At the end of each week, participants were taken to the lab and, in a carefully controlled experiment, an intrarectal catheter was introduced to quantify, over a few stumps, how gas (in terms of gas volume, pressure and number) moved through the intestinal tract.

They found that the high-psyllium diet resulted in a longer initial retention of the gas, but the volume remained the same, meaning fewer but larger farts.

Where do the gases come from?

Gas in the gut comes from different sources. It can come from swallowing air. Or carbon dioxide, which is produced when gastric acid mixes with bicarbonate in the small intestine. Or gases can be produced by bacteria that are in the colon.

While these gases are designed to perform certain health-related tasks, the production of excessive intestinal gas can cause bloating, pain, borborygmus (which causes rumbling noises), belching, and increased farting.

The most odoriferous farts are sulfur-containing gases. This was confirmed in a study of 16 healthy adults who ingested pinto beans and lactulose, a non-absorbable carbohydrate that is fermented in the colon. The odor intensity of the flatulence samples was judged by two judges (they have our sympathy anyway).

The good news was that the researchers, in a follow-up experiment, found that a pillow of charcoal could help suppress the smell of sulfur gases.

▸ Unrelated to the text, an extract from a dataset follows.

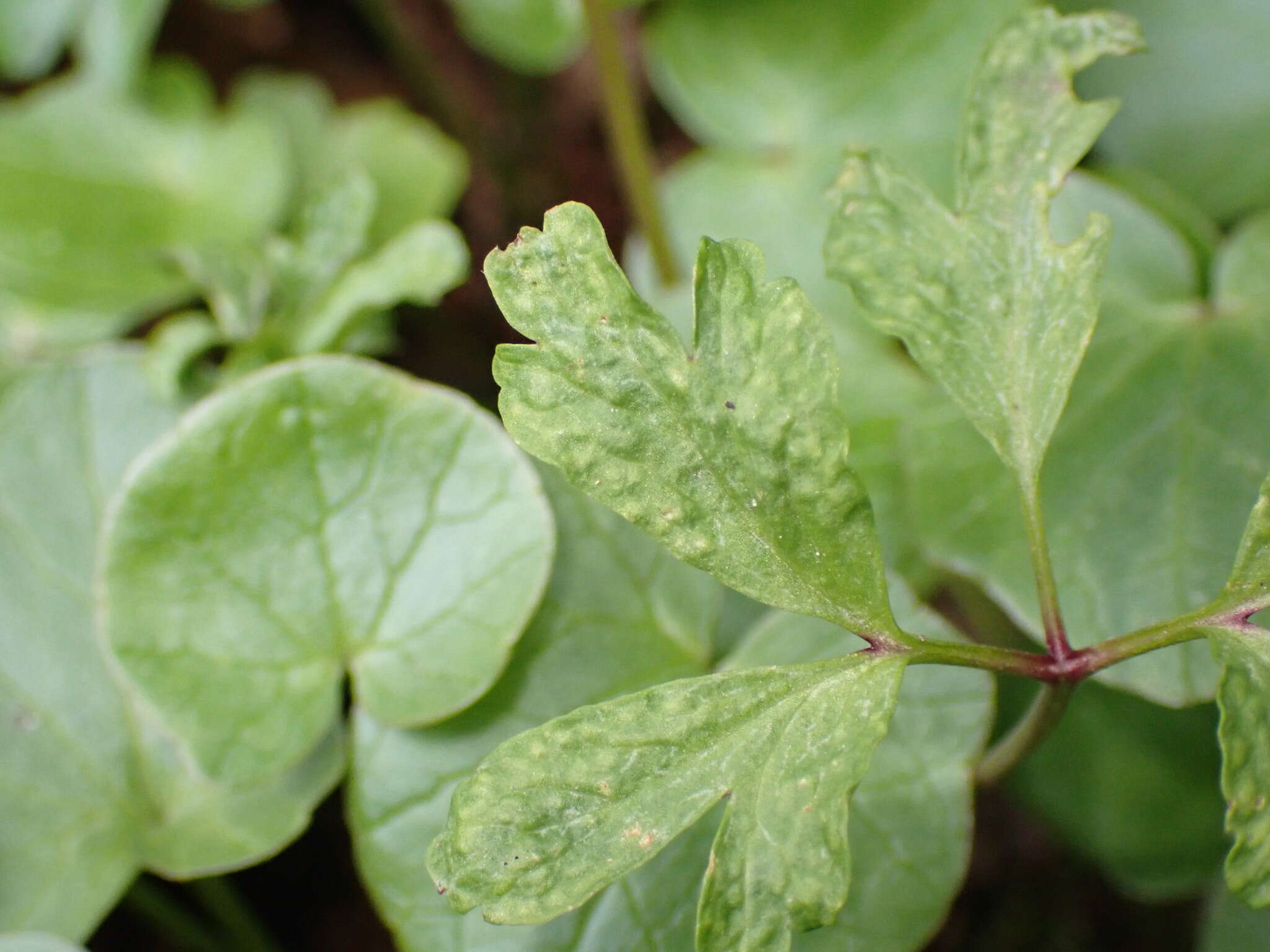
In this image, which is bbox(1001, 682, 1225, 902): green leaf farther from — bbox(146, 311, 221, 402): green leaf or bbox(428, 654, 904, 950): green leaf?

Finally, bad news for jetsetters: Aircraft pressurized cabins increase the likelihood of flatulence as the gas volume expands at a lower cabin pressure compared to ground conditions. With the modern functions for noise reduction in airplanes the fellow travelers will probably hear farts rather than in earlier times.

What should one do?

The next time you feel that a large volume of intestinal gas is preparing to leave, try to move to a more suitable location. Whether you make it there or not, the best thing for your digestive health is, just let go.

For some creative ideas (and a giggle) about how to keep a fart, you can read about it here in this WikiHow:


Important: The information does not replace professional advice or treatment by trained and recognized physicians. The contents of can not and should not be used to independently diagnose or start treatment.

Important: The information does not replace professional advice or treatment by trained and recognized physicians. The contents of can not and should not be used to independently diagnose or start treatment.